La pianiste Aline Piboule a posé sur le clavier l’Improvisation extraite des Huit pièces brèves, de Gabriel Fauré (1845-1924), introduisant en musique le « récit-récital » qu’elle et l’écrivain Pascal Quignard ont conçu autour du centenaire de la disparition du grand compositeur français. Les deux complices, qui se produisent ce 25 juillet dans le cadre du Festival Messiaen au pays de la Meije (Hautes-Alpes), se connaissent bien : Le Dernier amour de Fauré est leur troisième collaboration, après Ruines (2023) et Boutès ou le désir de se jeter à l’eau (2020).
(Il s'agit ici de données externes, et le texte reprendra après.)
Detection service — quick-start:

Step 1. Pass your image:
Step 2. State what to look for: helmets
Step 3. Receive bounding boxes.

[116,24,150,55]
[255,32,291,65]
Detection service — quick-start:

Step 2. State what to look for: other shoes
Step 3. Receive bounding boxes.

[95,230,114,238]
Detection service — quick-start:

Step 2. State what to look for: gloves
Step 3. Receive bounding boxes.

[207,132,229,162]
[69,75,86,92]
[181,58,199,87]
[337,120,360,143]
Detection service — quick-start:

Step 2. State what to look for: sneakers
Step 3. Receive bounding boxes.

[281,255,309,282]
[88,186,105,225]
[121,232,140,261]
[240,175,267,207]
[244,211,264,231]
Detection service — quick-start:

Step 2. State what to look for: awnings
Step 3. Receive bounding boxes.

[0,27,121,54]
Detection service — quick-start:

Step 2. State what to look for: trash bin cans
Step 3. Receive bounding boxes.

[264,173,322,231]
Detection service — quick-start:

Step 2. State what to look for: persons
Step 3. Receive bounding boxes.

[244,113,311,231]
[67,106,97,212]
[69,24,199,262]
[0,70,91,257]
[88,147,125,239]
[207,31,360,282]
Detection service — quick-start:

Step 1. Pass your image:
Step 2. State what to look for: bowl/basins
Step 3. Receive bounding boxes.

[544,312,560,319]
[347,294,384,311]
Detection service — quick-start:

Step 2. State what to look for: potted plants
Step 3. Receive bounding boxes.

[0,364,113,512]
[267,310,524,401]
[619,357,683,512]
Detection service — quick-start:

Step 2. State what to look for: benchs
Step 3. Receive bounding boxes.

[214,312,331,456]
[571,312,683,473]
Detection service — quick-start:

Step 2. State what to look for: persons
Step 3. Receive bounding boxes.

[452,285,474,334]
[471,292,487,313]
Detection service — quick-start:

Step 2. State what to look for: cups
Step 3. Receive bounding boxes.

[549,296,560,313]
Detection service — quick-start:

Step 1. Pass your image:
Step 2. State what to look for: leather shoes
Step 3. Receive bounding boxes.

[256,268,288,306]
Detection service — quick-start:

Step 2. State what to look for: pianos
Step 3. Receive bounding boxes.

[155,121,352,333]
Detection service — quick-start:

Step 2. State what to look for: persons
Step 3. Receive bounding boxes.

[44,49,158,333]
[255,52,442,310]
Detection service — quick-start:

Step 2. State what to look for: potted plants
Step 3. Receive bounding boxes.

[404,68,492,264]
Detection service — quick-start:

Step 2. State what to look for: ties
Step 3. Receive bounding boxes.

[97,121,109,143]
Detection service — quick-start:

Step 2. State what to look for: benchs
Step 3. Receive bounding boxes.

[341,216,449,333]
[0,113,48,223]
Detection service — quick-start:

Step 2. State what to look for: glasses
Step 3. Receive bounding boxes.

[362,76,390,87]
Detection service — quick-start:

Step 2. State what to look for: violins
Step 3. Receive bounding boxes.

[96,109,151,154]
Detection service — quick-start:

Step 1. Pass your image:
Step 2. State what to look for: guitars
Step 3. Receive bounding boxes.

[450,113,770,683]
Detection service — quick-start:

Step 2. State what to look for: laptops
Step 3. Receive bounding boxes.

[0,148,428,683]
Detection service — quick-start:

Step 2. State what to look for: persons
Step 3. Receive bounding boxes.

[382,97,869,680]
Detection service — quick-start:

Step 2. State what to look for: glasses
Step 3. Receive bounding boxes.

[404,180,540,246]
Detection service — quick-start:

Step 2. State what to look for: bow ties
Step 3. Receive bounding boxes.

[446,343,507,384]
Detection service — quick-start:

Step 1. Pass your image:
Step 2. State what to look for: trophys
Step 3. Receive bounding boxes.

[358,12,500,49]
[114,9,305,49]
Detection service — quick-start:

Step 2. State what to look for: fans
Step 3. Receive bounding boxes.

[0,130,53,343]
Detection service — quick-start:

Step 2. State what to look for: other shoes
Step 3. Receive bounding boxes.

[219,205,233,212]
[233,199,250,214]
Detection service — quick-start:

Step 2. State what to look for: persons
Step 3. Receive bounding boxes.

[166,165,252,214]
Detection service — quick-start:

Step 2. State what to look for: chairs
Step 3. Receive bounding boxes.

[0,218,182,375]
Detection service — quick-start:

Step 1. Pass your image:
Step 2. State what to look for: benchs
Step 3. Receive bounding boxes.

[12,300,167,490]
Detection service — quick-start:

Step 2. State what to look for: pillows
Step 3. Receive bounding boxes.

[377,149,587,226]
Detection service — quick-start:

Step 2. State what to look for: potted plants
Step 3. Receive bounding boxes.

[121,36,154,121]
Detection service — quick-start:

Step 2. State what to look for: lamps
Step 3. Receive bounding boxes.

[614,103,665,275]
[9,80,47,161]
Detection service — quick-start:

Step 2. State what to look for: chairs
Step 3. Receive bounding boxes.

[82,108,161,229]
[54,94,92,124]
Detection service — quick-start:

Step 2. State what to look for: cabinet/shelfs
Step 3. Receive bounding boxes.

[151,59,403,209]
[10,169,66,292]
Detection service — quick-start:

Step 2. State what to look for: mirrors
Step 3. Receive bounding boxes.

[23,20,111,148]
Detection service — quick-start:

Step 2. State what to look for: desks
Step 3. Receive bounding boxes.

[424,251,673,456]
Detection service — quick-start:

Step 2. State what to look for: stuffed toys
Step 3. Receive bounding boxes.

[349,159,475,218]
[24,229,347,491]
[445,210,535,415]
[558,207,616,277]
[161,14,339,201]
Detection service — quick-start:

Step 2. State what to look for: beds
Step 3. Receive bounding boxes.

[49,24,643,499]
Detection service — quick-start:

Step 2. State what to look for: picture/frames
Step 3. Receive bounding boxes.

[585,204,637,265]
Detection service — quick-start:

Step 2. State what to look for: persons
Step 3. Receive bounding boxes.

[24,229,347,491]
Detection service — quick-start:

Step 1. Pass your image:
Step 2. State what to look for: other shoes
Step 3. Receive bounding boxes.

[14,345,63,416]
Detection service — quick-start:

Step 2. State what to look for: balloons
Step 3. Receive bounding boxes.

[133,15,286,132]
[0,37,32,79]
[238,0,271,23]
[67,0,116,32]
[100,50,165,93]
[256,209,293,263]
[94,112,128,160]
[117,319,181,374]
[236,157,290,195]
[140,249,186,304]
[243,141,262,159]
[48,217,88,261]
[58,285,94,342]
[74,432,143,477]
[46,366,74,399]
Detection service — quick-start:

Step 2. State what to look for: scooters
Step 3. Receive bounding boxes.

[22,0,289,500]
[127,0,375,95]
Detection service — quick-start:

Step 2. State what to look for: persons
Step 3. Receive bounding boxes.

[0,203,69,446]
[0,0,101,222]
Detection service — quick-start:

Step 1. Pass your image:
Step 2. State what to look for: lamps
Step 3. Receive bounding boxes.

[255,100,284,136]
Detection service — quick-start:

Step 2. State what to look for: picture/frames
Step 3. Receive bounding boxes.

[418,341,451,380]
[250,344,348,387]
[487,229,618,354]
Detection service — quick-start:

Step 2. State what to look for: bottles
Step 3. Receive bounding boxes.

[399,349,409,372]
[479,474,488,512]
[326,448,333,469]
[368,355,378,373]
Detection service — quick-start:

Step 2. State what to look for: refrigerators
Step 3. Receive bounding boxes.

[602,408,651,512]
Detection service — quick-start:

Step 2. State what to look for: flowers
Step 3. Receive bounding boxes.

Un grand Steinway noir les sépare et les réunit, entre les mots et les notes. La vision de cette femme qu’épanouit la fleur de l’âge, et celle du créateur vieillissant marqué par le temps, offre la version possible d’un couple d’amoureux, celui que le maître de musique a formé avec la jeune Marguerite Hasselmans (1876-1947), rencontrée au tournant du siècle, en 1900. Il a 55 ans, elle 24 : leur passion durera jusqu’à la mort du compositeur – et au-delà, la pianiste et muse se consacrant ensuite à transmettre cet art de l’intériorité qui caractérise la musique de Fauré.
Bonheur et désespoir
« Il quitte le monde où il vivait autrefois. Il quitte Robert de Montesquiou, la comtesse Greffulhe, la princesse Edmond de Polignac, la comtesse de Montebello, Colette, Willy, Marguerite Baugnies, Marcel Proust. Il installe celle qu’il aime au 23, avenue de Wagram. Il lui donne tous ses élèves de piano, égrène Pascal Quignard. Les mots de l’écrivain sonnent juste. « L’amour ne cesse d’augmenter. Ils s’écrivent des lettres chaque jour, plusieurs fois par jour. Lettres lumineuses, infiniment cultivées. Elle lit couramment le russe, l’allemand, l’italien. C’est à Marguerite Hasselmans qu’il confie la partie de piano lors des créations des quintettes et de sonates. » Le timbre voilé de l’écrivain musicien module à pas feutrés sa partition de mots, la force d’un amour qui efface les contours du monde social pour redessiner un continent de tendresse et de solitude. Mais le silence qui affecte Fauré vient de l’intérieur : la surdité, dont les premiers signes sont apparus très vite.
Le bonheur et le désespoir sont un couple dans le couple. « A partir de l’été 1902, l’audition se déforme, note Quignard. Ce qu’il entend se désorganise, et cette dislocation l’angoisse. La musique échappe à ses oreilles. Les sons trop élevés s’élèvent une tierce plus haut. Les sons plus graves tombent : ils s’effondrent une tierce plus bas. La musique externe devient une telle souffrance que ce qu’il compose, il ne veut plus le tester au piano. “Je compose dans ma cervelle”, écrit-il à Marguerite. » Au piano, les doigts aimants d’Aline Piboule distillent comme au chevet d’une âme en souffrance l’émotion, le rêve, l’indicible, les yeux ouverts dans le noir, fermés sur le jour, le temps étiré d’une Barcarolle ou d’un Nocturne, dont la musicienne vient de livrer chez Harmonia Mundi les intégrales de treize pièces, soit l’essentiel du corpus pianistique fauréen.